Zitierter Text —
# java3d oder jme2 oder was anderes?



## DEvent (25. Sep 2008)

Hallo
ich habe vor eine 3D-Anwendung zu schreiben, die eine Mischung von 3D Szene und Swing/SWT Elementen sein wird. In Java3D habe ich mich bereits eingearbeitet und es funktioniert soweit. Wie sieh den die Zukunft in einem Jahr aus? Ist es da besser auf Java3D zu setzen oder auf JMe2 oder auf was ganz anderes?

Ich denke ich werde versuchen die 3D Szene weitgehend unabhaenig von der Engine zu schreiben. Denkt ihr dass das moeglich ist? Lohnt es sich, oder bin ich zu pessimistisch/zu vorsichtig?


----------



## ProggerSchaf (26. Sep 2008)

Also ich finde die JME richtig gut ob ich jetzt JME2 oder JME benutze kein Plan aber damit lässt sich recht kompfortabel arbeiten.

Liste der Einträge —
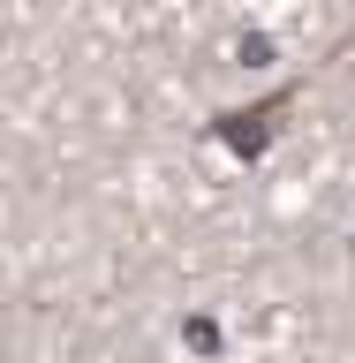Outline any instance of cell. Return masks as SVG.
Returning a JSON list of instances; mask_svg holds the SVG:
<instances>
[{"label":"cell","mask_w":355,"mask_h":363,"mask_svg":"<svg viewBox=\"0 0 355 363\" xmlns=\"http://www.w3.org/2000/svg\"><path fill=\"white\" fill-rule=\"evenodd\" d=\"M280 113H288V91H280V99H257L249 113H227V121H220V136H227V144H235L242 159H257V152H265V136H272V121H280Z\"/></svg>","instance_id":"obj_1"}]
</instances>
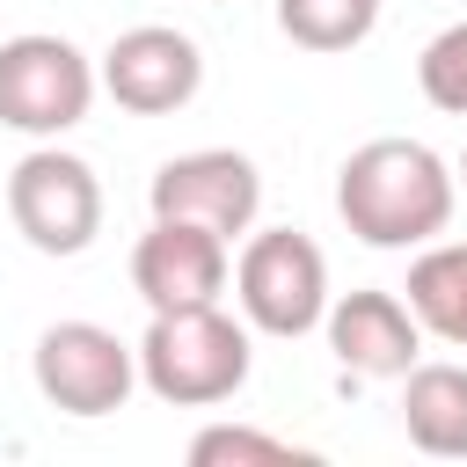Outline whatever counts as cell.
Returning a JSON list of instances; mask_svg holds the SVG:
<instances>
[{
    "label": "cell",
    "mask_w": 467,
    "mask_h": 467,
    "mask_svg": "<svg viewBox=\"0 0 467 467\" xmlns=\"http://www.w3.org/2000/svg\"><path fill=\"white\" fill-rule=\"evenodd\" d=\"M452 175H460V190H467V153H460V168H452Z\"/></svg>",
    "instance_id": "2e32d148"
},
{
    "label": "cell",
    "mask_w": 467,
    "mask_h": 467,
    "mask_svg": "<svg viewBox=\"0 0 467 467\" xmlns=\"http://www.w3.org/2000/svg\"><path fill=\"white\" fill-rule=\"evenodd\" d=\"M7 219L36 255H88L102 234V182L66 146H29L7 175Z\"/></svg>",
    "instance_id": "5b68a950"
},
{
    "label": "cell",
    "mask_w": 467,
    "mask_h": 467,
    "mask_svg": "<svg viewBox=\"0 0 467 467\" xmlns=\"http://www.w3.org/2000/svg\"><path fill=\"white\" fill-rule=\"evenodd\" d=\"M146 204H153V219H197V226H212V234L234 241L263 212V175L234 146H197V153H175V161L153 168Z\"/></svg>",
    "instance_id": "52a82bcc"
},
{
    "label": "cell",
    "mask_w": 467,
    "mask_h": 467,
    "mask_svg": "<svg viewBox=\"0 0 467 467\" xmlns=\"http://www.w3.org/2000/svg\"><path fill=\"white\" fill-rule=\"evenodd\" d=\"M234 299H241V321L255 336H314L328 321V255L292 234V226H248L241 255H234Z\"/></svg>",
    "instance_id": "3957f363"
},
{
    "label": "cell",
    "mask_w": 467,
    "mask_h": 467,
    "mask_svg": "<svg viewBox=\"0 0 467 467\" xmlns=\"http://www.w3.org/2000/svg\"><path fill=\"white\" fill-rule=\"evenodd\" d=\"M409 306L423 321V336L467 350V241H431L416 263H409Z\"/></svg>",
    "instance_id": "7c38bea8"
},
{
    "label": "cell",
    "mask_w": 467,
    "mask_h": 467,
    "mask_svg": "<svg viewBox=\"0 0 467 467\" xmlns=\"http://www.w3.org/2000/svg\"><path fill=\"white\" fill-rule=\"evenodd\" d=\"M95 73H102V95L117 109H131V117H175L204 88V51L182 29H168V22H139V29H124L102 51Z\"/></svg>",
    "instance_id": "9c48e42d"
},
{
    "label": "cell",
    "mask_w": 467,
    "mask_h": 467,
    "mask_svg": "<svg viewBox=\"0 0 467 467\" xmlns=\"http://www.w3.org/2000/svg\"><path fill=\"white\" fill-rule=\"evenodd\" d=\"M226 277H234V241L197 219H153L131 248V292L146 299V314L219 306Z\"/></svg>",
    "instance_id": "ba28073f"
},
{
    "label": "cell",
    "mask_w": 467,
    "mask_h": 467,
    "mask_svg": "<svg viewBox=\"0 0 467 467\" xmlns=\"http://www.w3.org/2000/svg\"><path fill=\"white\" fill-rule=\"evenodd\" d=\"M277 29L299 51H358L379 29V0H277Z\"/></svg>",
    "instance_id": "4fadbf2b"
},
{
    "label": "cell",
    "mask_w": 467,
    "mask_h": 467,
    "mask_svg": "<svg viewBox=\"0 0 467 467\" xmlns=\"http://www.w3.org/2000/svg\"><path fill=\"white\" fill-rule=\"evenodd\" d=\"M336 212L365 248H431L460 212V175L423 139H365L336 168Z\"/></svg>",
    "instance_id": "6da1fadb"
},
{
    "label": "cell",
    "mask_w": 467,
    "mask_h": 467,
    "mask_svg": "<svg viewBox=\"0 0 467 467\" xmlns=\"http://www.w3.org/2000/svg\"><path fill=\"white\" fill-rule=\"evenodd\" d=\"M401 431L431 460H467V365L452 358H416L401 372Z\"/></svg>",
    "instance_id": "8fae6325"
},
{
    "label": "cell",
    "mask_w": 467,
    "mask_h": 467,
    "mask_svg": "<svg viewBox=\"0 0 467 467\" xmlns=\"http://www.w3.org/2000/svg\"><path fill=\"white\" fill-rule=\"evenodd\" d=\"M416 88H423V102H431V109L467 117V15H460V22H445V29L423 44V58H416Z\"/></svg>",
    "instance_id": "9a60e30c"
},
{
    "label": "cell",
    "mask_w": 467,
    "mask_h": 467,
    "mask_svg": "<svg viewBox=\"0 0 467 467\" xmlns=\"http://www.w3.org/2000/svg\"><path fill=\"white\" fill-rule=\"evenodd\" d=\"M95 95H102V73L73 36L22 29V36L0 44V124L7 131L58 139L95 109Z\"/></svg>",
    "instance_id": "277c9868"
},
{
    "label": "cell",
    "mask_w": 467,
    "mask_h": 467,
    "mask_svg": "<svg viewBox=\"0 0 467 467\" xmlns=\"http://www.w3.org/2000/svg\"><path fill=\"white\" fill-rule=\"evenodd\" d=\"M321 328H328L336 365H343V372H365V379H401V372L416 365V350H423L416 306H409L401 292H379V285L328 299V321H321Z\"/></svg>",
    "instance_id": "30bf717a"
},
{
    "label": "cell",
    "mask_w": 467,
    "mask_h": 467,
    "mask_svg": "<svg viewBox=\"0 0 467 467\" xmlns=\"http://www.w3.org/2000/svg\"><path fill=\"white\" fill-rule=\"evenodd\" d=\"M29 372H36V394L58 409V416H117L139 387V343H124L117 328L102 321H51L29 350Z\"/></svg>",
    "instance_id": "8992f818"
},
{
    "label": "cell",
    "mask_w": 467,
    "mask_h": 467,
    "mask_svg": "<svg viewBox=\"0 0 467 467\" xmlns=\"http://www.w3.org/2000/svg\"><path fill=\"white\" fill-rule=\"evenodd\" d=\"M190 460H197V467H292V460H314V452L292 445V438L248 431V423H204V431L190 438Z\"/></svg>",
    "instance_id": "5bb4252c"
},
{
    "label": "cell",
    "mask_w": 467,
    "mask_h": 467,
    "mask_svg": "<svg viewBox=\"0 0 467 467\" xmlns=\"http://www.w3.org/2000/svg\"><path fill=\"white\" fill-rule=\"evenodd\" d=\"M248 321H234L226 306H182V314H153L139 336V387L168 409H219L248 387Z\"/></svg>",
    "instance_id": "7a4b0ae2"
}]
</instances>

* * *

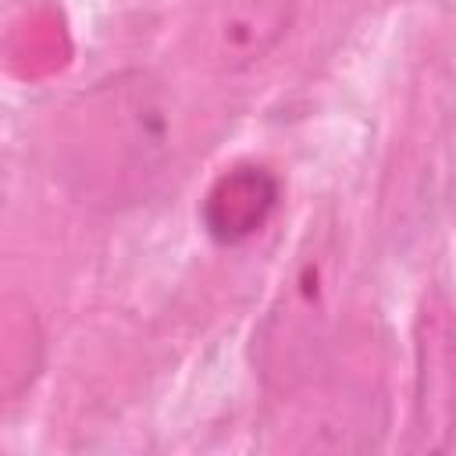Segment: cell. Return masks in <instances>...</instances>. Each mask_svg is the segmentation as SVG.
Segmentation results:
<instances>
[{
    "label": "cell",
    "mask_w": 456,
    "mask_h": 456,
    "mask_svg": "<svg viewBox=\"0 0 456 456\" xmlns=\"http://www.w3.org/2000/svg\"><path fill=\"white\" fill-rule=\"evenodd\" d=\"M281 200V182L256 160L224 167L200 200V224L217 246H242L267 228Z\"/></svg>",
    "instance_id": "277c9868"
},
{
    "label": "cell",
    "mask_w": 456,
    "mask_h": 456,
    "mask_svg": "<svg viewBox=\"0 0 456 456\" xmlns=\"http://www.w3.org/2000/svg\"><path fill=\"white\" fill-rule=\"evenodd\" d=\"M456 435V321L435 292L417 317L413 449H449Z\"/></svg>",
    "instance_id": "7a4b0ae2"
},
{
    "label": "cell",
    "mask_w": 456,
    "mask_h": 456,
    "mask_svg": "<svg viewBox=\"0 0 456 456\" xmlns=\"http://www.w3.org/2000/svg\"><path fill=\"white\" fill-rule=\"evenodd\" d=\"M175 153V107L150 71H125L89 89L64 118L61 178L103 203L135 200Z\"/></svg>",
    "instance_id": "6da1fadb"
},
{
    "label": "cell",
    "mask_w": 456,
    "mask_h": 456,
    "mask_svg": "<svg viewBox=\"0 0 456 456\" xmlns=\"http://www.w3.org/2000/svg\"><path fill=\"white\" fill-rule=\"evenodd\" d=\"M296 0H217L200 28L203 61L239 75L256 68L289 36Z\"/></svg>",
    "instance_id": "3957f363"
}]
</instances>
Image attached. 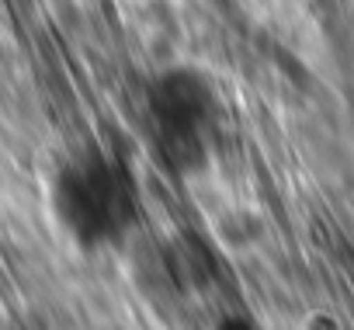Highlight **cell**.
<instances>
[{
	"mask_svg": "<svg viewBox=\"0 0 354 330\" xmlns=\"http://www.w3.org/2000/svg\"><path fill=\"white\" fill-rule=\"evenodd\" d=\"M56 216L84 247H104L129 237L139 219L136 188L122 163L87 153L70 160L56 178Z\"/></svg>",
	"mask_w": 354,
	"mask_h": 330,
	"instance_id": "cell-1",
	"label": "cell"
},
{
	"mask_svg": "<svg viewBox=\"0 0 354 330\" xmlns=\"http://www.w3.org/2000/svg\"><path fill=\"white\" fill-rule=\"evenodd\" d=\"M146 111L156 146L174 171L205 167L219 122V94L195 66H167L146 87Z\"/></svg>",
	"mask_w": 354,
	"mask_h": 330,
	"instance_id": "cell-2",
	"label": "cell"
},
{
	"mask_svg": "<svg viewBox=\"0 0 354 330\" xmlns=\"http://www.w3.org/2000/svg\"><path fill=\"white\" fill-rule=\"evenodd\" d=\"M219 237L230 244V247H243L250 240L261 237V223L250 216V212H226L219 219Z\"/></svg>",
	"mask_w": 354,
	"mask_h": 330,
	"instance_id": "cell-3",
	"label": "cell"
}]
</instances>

Schriftliche Aufgabe 1 — Übersetzen Sie aus der Forendiskussion über Java3D und JME den Satz „In Java3D habe ich mich bereits eingearbeitet und es funktioniert soweit.“ ins Englische.
Schriftliche Aufgabe 2 — Setzen Sie die Forendiskussion über Java3D und JME im Anschluss an ihren letzten Satz fort.

Ergebnis der Übung 1 — I have already familiarized myself with Java3D, and it works so far.

Ergebnis der Übung 2 —
http://img165.imageshack.us/my.php?image=simplegamescreenshotli8.jpg


----------



## Landei (26. Sep 2008)

Das JME2 demo MonkeyMahjongg ( http://code.google.com/p/monkey-mahjongg/ ) macht das Menü mit Swing. Andersherum geht es auch, es gibt in JME einen Canvas, in dem man in einer "normalen" Swing App zeichnen kann. JME2 bietet (neben seinem eigenen) verschiedene Import-Formate an, allerdings oft mit kleineren Problemchen.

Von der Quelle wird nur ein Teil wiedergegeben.